§ ACTIVITÉ A:
Recopiez mot pour mot le passage du texte sur Oracle et l'IA compris entre "Sur le plan" et "suivre cette voie ?", ces deux bouts de phrase inclus.
§ ACTIVITÉ B:
Répondez à ces questions à partir du texte sur Oracle et l'IA.
(i) Dans quelle ville du Texas le premier déploiement est-il prévu ?
(ii) Pendant combien d'années environ la personne interrogée a-t-elle observé les tendances technologiques dans l'industrie ?
(iii) Dans quelles villes des cloud souverains ont-ils déjà été développés ?

§ TEXTE:

Le premier déploiement est prévu à Abilene, au Texas, avec la construction de centres de données d'un niveau technologique particulièrement avancé. Ces infrastructures intégreront des technologies de pointe, notamment un système de refroidissement liquide jusqu'au niveau de la puce et l'utilisation d'énergies renouvelables. L'objectif dépasse la simple construction d'infrastructures. Il s'agit de rassembler une expertise collective pour relever les défis de la prochaine frontière de l'intelligence artificielle. En mutualisant les compétences de quatre ou cinq partenaires technologiques, le projet vise à créer une synergie unique.

Sur le plan opérationnel, Stargate existe désormais en tant qu'entité juridique. La prochaine étape cruciale consiste à construire l'infrastructure physique, à constituer les équipes, à collecter et structurer les données, et à commencer la construction des modèles. Les premières réalisations concrètes sont attendues durant cette année civile, et non dans plusieurs années comme on aurait pu le supposer

Vos concurrents directs comme AWS et Google Cloud développent leurs propres modèles d'IA générative. Qu'est-ce qui a motivé votre décision de ne pas suivre cette voie ?

Notre choix stratégique repose sur la conviction que les clients recherchent une diversité de modèles de langage. Il n'est pas réaliste pour une entreprise de se limiter à un seul grand modèle. Nous anticipons que les organisations utiliseront plusieurs modèles, probablement deux, trois, voire quatre. Du reste, on observe déjà l'émergence de modèles spécialisés, conçus pour des industries ou des segments spécifiques. En proposant ce choix, nous répondons précisément aux attentes de nos clients.

Oracle ne développera-t-il jamais ses propres modèles ?

Non. Ma réflexion s'appuie sur l'observation des tendances technologiques, dont j'ai été témoin pendant près de 30 ans dans l'industrie. Généralement, ces technologies suivent un schéma similaire : une capacité brute émerge sur le marché, offrant d'abord des cas d'utilisation basiques. Puis survient une deuxième phase cruciale : un afflux massif de start-up et d'organisations développent des outils, des actifs et des services autour de cette technologie. Cette étape offre plus de choix aux clients, mais implique également qu'ils doivent tout intégrer eux-mêmes.

Historiquement, ces marchés convergent en deux ans vers une plateforme complète de bout en bout, où ces capacités deviennent simplement partie intégrante d'une application principale. Chez Oracle, nous anticipons que l'intelligence artificielle sera à l'avenir accessible via une API, à l'instar du cloud, des bases de données et du stockage. Son coût s'équilibrera et deviendra accessible. Notre stratégie repose sur des choix clairs : nous concentrer sur nos points forts plutôt que de nous engager dans des domaines de marché hautement compétitifs et susceptibles d'atteindre rapidement un plateau. Nous nous focaliserons donc sur l'infrastructure cloud, l'infrastructure IA, la couche de données qui alimente les modèles, les services IA préconçus et les applications associées.

Avez-vous dans vos cartons de nouveaux investissements en Europe, particulièrement dans les domaines de l'IA et du cloud ?

En Europe, nos investissements se concentrent sur plusieurs axes stratégiques. Nous avons déjà développé des cloud souverains à Francfort et Madrid pour répondre aux exigences réglementaires européennes. Au Royaume-Uni, en lien avec l'annonce récente d'investissements de 14-15 milliards de livres, nous prévoyons de contribuer à l'établissement de centres d'excellence à Liverpool, Oxford et Cambridge. Notre stratégie consiste à nous positionner au cœur des écosystèmes d'innovation nationaux, en établissant des partenariats étroits avec les hubs technologiques européens. L'objectif est de proposer une infrastructure cloud et IA de pointe, souveraine et parfaitement adaptée aux besoins locaux.

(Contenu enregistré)
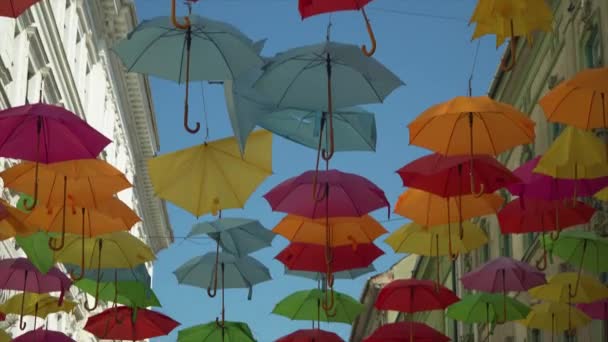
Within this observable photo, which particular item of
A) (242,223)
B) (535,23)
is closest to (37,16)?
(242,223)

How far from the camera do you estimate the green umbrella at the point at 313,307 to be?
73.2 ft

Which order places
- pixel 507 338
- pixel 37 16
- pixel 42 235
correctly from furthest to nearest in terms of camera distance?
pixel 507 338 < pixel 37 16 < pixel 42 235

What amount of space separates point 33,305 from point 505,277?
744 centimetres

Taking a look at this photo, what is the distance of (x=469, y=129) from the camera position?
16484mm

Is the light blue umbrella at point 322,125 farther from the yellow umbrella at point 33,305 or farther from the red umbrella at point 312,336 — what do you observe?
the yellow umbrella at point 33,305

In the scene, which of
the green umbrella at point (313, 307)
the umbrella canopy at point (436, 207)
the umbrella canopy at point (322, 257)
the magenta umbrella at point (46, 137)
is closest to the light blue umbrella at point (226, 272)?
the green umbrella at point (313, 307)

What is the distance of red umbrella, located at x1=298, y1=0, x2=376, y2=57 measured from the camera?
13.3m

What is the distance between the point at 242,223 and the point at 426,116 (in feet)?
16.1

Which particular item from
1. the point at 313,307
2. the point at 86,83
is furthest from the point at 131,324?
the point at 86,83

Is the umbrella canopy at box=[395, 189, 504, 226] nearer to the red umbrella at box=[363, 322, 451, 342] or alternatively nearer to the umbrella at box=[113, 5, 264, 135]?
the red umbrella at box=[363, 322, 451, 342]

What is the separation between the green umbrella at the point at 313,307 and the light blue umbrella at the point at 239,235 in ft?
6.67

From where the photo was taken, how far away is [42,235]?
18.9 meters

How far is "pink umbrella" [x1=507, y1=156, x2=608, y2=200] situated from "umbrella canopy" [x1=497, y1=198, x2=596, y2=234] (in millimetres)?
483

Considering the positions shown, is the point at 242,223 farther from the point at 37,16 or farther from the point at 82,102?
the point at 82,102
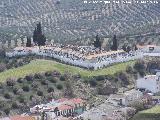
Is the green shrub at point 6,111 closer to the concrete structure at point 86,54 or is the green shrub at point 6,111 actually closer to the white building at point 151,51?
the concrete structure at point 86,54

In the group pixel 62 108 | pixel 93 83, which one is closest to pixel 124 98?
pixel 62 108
* * *
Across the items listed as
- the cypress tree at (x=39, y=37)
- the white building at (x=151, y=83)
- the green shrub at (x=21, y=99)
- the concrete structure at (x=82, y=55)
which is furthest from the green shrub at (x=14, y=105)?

§ RÉPONSE A:
Sur le plan opérationnel, Stargate existe désormais en tant qu'entité juridique. La prochaine étape cruciale consiste à construire l'infrastructure physique, à constituer les équipes, à collecter et structurer les données, et à commencer la construction des modèles. Les premières réalisations concrètes sont attendues durant cette année civile, et non dans plusieurs années comme on aurait pu le supposer

Vos concurrents directs comme AWS et Google Cloud développent leurs propres modèles d'IA générative. Qu'est-ce qui a motivé votre décision de ne pas suivre cette voie ?

§ RÉPONSE B:
(i) À Abilene.
(ii) Pendant près de 30 ans.
(iii) À Francfort et à Madrid.